The song was produced by Argentine rock musician Fito Páez, who also played the piano, keyboard, bass and electronic drums. It is the opening track of the album's B-side. When promoting the record, Mihanovich and Carballo gave a famous performance of "Mujer contra mujer" at Susana Giménez' talk show, where they got very close to each other to share a microphone after one of them suddenly stopped working. The duo also appeared at Imagen de Radio, a TV program hosted by Juan Alberto Badía, where Carballo famously came out in a landmark moment for Argentine lesbians.

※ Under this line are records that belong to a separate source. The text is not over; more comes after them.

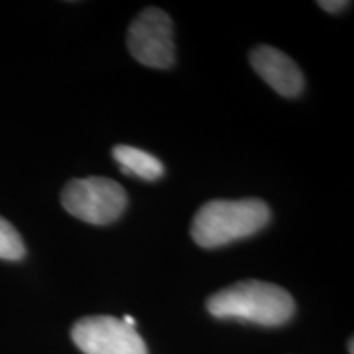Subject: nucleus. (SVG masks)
<instances>
[{
    "label": "nucleus",
    "instance_id": "1",
    "mask_svg": "<svg viewBox=\"0 0 354 354\" xmlns=\"http://www.w3.org/2000/svg\"><path fill=\"white\" fill-rule=\"evenodd\" d=\"M212 317L261 326H281L294 317L295 302L282 287L264 281H241L207 300Z\"/></svg>",
    "mask_w": 354,
    "mask_h": 354
},
{
    "label": "nucleus",
    "instance_id": "2",
    "mask_svg": "<svg viewBox=\"0 0 354 354\" xmlns=\"http://www.w3.org/2000/svg\"><path fill=\"white\" fill-rule=\"evenodd\" d=\"M271 220L268 203L259 198L210 201L194 216L190 234L202 248H220L253 236Z\"/></svg>",
    "mask_w": 354,
    "mask_h": 354
},
{
    "label": "nucleus",
    "instance_id": "3",
    "mask_svg": "<svg viewBox=\"0 0 354 354\" xmlns=\"http://www.w3.org/2000/svg\"><path fill=\"white\" fill-rule=\"evenodd\" d=\"M61 202L68 214L91 225H110L127 209V192L109 177L91 176L66 184Z\"/></svg>",
    "mask_w": 354,
    "mask_h": 354
},
{
    "label": "nucleus",
    "instance_id": "4",
    "mask_svg": "<svg viewBox=\"0 0 354 354\" xmlns=\"http://www.w3.org/2000/svg\"><path fill=\"white\" fill-rule=\"evenodd\" d=\"M127 43L131 56L148 68L169 69L174 64L176 48L172 20L161 8H145L131 21Z\"/></svg>",
    "mask_w": 354,
    "mask_h": 354
},
{
    "label": "nucleus",
    "instance_id": "5",
    "mask_svg": "<svg viewBox=\"0 0 354 354\" xmlns=\"http://www.w3.org/2000/svg\"><path fill=\"white\" fill-rule=\"evenodd\" d=\"M71 338L84 354H148L138 331L109 315L81 318L71 330Z\"/></svg>",
    "mask_w": 354,
    "mask_h": 354
},
{
    "label": "nucleus",
    "instance_id": "6",
    "mask_svg": "<svg viewBox=\"0 0 354 354\" xmlns=\"http://www.w3.org/2000/svg\"><path fill=\"white\" fill-rule=\"evenodd\" d=\"M250 63L256 74L264 82H268L279 95L294 99L304 91L305 81L302 71L286 53L268 44H261L251 51Z\"/></svg>",
    "mask_w": 354,
    "mask_h": 354
},
{
    "label": "nucleus",
    "instance_id": "7",
    "mask_svg": "<svg viewBox=\"0 0 354 354\" xmlns=\"http://www.w3.org/2000/svg\"><path fill=\"white\" fill-rule=\"evenodd\" d=\"M112 156L120 165V171L127 176H135L145 180H156L165 174L162 162L143 149L120 145L112 149Z\"/></svg>",
    "mask_w": 354,
    "mask_h": 354
},
{
    "label": "nucleus",
    "instance_id": "8",
    "mask_svg": "<svg viewBox=\"0 0 354 354\" xmlns=\"http://www.w3.org/2000/svg\"><path fill=\"white\" fill-rule=\"evenodd\" d=\"M26 253L24 240L12 223L0 216V259L20 261Z\"/></svg>",
    "mask_w": 354,
    "mask_h": 354
},
{
    "label": "nucleus",
    "instance_id": "9",
    "mask_svg": "<svg viewBox=\"0 0 354 354\" xmlns=\"http://www.w3.org/2000/svg\"><path fill=\"white\" fill-rule=\"evenodd\" d=\"M318 6L330 13H338L351 6V2H346V0H323V2H318Z\"/></svg>",
    "mask_w": 354,
    "mask_h": 354
},
{
    "label": "nucleus",
    "instance_id": "10",
    "mask_svg": "<svg viewBox=\"0 0 354 354\" xmlns=\"http://www.w3.org/2000/svg\"><path fill=\"white\" fill-rule=\"evenodd\" d=\"M123 322H125L128 326H133V328H135V318H133V317L125 315V317H123Z\"/></svg>",
    "mask_w": 354,
    "mask_h": 354
}]
</instances>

Today, the release of Mujer contra mujer is celebrated as a turning point in the visibility of lesbians within Argentine society, and a symbol for the local LGBT community. Writing for Página/12 in 2009, lesbian feminist journalist Marta Dillon reflected: "[Mujer contra mujer was] an outburst typical of convulsive years, of the end of a decade, that of the '80s, which called for, at least, attitude. And anyone who was a teenager then knows that the attitude those girls had was more challenging than any other taken by fleeting rock stars. How can we describe what that kick to the closet meant without appealing to our own memory? Also for those who didn't even dream that being a lesbian was possible, for those who fantasized, for those who fantasized but made an effort to have a boyfriend, for the gays from the provinces, for those from the city, for those who were alone, for those who couldn't read between the lines in Virus' lyrics or Freddie Mercury's drag attitude."

==Saya version==

In 2003, "Une femme avec une femme" was covered by French-born artist Saya who peaked at number nine on the French SNEP Singles Chart on 29 March and 5 April 2003 and remained on the chart for 17 weeks. It peaked at number 35 on the Swiss Singles Chart. The song is the second track on her album À la Vie, released in 2003. On 6 June 2003, the song was certified Silver disc (meaning over 100,000 copies were sold) four months after its release by SNEP, becoming Saya's greatest hit.

===Track listings===
CD single
1. "Une femme avec une femme" – 3:40
2. "Ils croyaient" – 3:31

===Charts===

| Chart (2003) | Peak position |
|---|---|
| France (SNEP) | 9 |
| Switzerland (Schweizer Hitparade) | 35 |

===Certifications===

Certifications for Saya's "Une femme avec une femme"
| Region | Certification | Certified units/sales |
| France (SNEP) | Silver | 125,000^{*} |
^{*} Sales figures based on certification alone.

==Other cover versions==
American singer Laura Branigan covered the Spanish version ("Mujer Contra Mujer") in 1993 for her final studio album, Over My Heart.

On 19 August 2010, American duo Ha*Ash participated in the album tribute for Mecano entitled, Tributo a Ana, José y Nacho, recording a new Spanish version of "Mujer Contra Mujer".